Sejalan dengan reorientasi kebijakan pembangunan di kawasan perbatasan, melalui Undang-Undang Nomor 43 Tahun 2008 tentang Wilayah Negara yang memberikan mandat kepada Pemerintah untuk membentuk Badan Pengelola Perbatasan di tingkat pusat dan daerah dalam rangka mengelola kawasan perbatasan.
Berdasarkan amanat UU tersebut, Pemerintah melalui Peraturan Presiden Nomor 12 Tahun 2010 membentuk Badan Nasional Pengelola perbatasan (BNPP).
Dalam konteks pengelolaan batas wilayah negara dan kawasan perbatasan, BNPP mengedepankan sinergi kebijakan dan program, sehingga kelemahan dan keterbatasan yang ada selama ini, yakni penanganan perbatasan negara secara ad-hoc dan parsial serta ego sektoral, yang telah mengakibatkan overlapping dan redundansi serta salah sasaran dan inefisiensi dalam pengelolaan perbatasan, diharapkan dapat diperbaiki.
Keanggotaan BNPP terdiri dari 18 Kementerian/Lembaga Pemerintah Non Kementerian serta 13 Gubernur di Kawasan Perbatasan. Dengan demikian, diharapkan akan mampu menjadi daya ungkit untuk memperkuat dan mengefektifkan tugas-tugas yang diemban oleh Kementerian dan/atau Lembaga serta Pemerintah Daerah dalam mewujudkan Kawasan Perbatasan sebagai Beranda Depan NKRI.
Pada tahun 2023, total kumulatif dana untuk pembangunan kawasan perbatasan mencapai Rp7,7 triliun yang terdiri atas berbagai kegiatan. Kegiatan tersebut fokus pada pembangunan perbatasan negara baik dari segi penegasan batas negara, lintas batas negara, pengelolaan potensi daerah, serta pembangunan infrastruktur.
Masalah-masalah yang masih terjadi di wilayah perbatasan di antaranya: infrastruktur pelayanan publik yang masih terbatas, rendahnya kualitas sumber daya manusia, sebaran penduduk yang tidak merata, ketergantungan masyarakat di perbatasan terhadap fasilitas publik dan kegiatan ekonomi di negara tetangga, dan sengketa tapal batas.
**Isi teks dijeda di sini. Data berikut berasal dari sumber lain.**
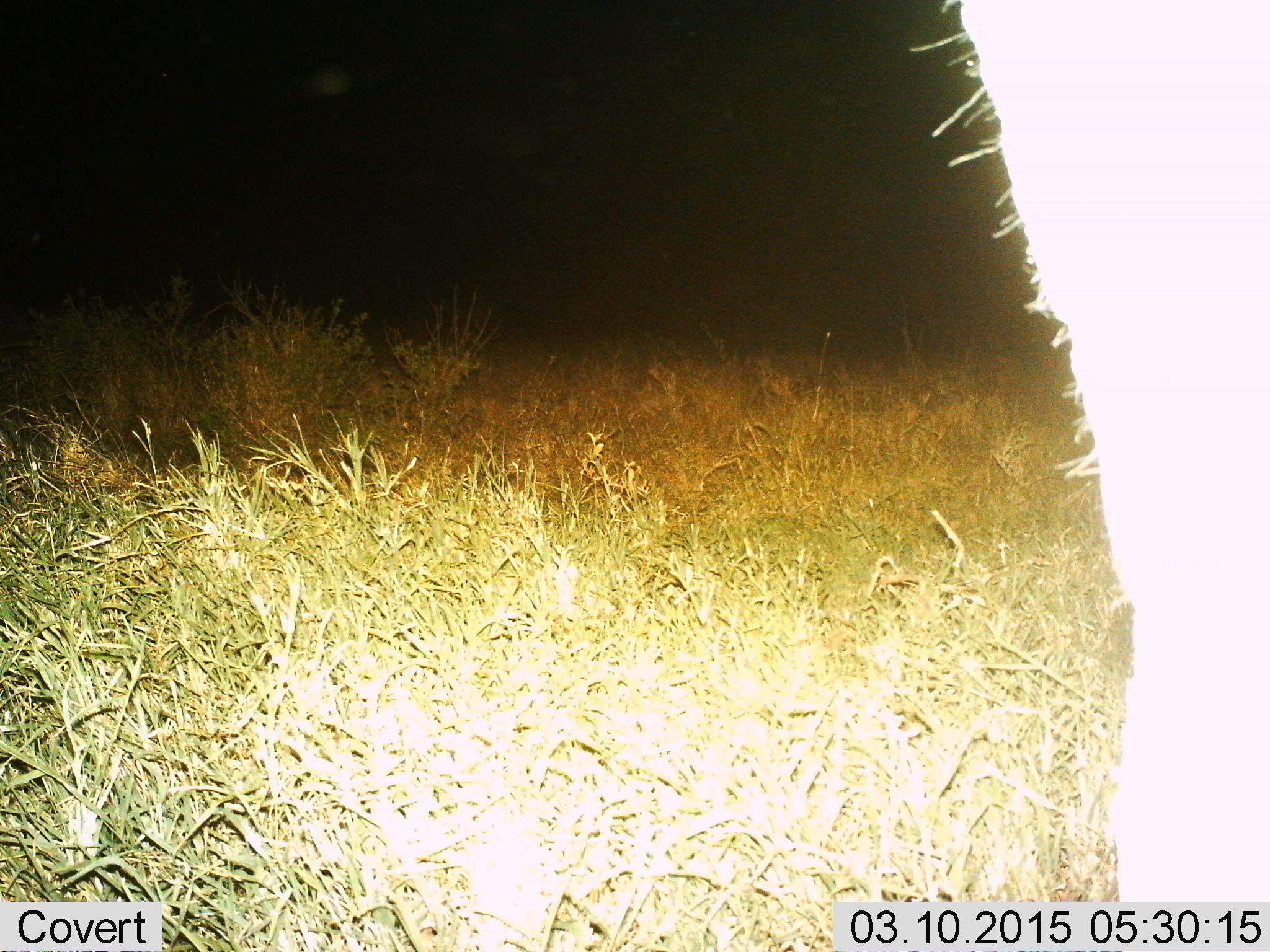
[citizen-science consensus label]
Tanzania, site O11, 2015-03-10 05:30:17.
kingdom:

Jika dikelompokkan berdasarkan isu, permasalahan-permasalah perbatasan di Indonesia ini terdiri dari: isu batas teritorial yang belum disepakati di beberapa tapal batas dengan negara tetangga; isu keamanan dan kedaulatan nasional, seperti kejahatan lintas batas dan terorganisir, seperti penyelundupan, perdagangan ilegal dan garis batas yang kabur; isu lingkungan.Â
Misalnya kerusakan ekologi dan eksploitasi sumber daya yang berlebihan, baik bersifat legal maupun ilegal; isu kemiskinan, keterbelakangan, serta keterbatasan sarana dan prasarana ekonomi, pendidikan dan kesehatan yang dialami warga Indonesia di perbatasan; isu koordinasi dan implementasi kebijakan yang tidak sesuai akibat jarak antara pemerintah daerah dan lokal yang berjauhan; isu kependudukan dan perubahan sosial, di antaranya migrasi lintas batas yang bersifat legal maupun ilegal; dan isu patriotisme dan ketahanan nasional, seperti penduduk perbatasan yang merasa dianaktirikan pemerintah.
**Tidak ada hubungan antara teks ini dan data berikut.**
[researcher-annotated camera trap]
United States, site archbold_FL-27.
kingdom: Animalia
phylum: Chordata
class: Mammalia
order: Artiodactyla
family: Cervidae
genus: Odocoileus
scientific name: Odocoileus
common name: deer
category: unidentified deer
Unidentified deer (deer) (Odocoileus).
Dalam konteks penjagaan terhadap garis perbatasan dan pulau-pulau terluar dibutuhkan personel infanteri yang tangguh dan peralatan canggih. Personel pasukan infanteri diatas mesti dilengkapi alat navigasi dan komunikasi digital, perangkat komunikasi taktis untuk suara dan data serta persenjataan canggih yang termonitor secara baik dengan sistem Geographical Information System.
Pasukan infanteri penjaga perbatasan yang ideal adalah bersifat integrated fighting system individual. Yang dilengkapi dengan GPS dan pedometer dead recording system sebagai tracking pergerakan prajurit di lapangan.
Dengan perangkat yang demikian maka wilayah perbatasan dan pulau terluar bisa diamankan dengan baik.